The Minnesota Department of Commerce and the Minnesota Attorney General’s Office say the project is too expensive and has not been properly bid on, leaving taxpayers to pay too much for solar power.

Commerce and the AG office recommended that the Minnesota Public Utilities Commission (PUC) reject the Sherco Solar Project as currently structured.

The project’s cost per kilowatt-hour “is significantly higher than recent large-scale solar projects in the region,” the AG’s office said in a PUC filing. “If the project were approved, customers would be forced to pay hundreds of millions of dollars more over the life of the project than if Xcel had purchased competitively priced solar generation instead.”

Xcel rejects these conclusions.

“We believe our project has always been a well-priced project for our customers and provides great value for the energy transition,” said Christopher Clark, company president for Minnesota and the Dakotas. “We hope that as we provide more information to the Department of Commerce and the Attorney General, they will reevaluate.”

The Sherco solar project would help replace some of the energy lost when Xcel shuts down its three massive coal-fired generators at Becker, which will happen between 2023 and 2030.

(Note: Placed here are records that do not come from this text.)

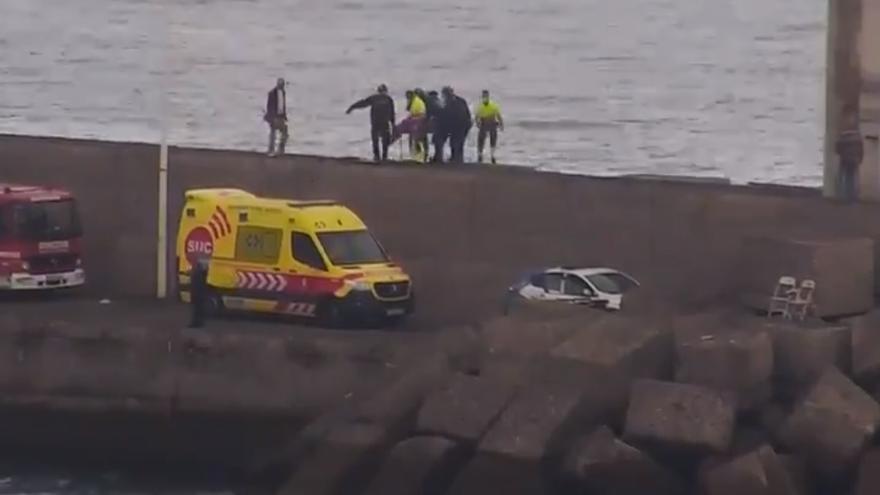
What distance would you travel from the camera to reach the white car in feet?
96.1

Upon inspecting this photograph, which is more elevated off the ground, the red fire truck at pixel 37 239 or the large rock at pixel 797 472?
the red fire truck at pixel 37 239

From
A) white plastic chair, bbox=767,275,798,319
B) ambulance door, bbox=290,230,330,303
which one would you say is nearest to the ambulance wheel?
ambulance door, bbox=290,230,330,303

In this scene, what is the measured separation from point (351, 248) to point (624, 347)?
17.9ft

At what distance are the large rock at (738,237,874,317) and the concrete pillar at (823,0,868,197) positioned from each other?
345 cm

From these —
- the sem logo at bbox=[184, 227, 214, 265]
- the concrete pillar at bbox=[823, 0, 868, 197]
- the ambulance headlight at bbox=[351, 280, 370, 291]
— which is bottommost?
the ambulance headlight at bbox=[351, 280, 370, 291]

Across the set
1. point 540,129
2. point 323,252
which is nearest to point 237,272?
point 323,252

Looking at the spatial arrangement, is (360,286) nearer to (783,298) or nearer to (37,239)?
(37,239)

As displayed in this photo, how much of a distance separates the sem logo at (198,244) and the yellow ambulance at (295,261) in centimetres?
1

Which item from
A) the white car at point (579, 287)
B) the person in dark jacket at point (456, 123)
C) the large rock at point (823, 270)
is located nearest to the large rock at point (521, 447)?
the large rock at point (823, 270)

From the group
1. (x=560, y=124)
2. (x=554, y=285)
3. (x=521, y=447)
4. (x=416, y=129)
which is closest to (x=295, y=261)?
(x=554, y=285)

The Commerce Department and the Attorney General’s Office said Xcel’s bidding process resulted in only three bids, including the company’s. The other two were discarded because they did not meet the tender requirements.

“Xcel Tender [request for proposal] was poorly designed, creating unnecessary limits that reduced the number of bids received and, therefore, likely inflated the overall price,” the Commerce Department concluded.

The attorney general’s office said Xcel “undermined” the competitive process by limiting the location of the project to Sherco’s site; and limiting ownership of the project to the company itself.

The Sherco project would use Xcel’s network interconnection rights and infrastructure at Becker – an advantage, according to the company. With these links in place, the project would avoid the lengthy and potentially costly delays that often accompany connecting to the regional grid.

And federal rules require Xcel to own any project using existing network interconnection rights at Sherco, the company said.

“We have valuable transmission rights in Sherco factories,” Clark said. “We have to own this project.”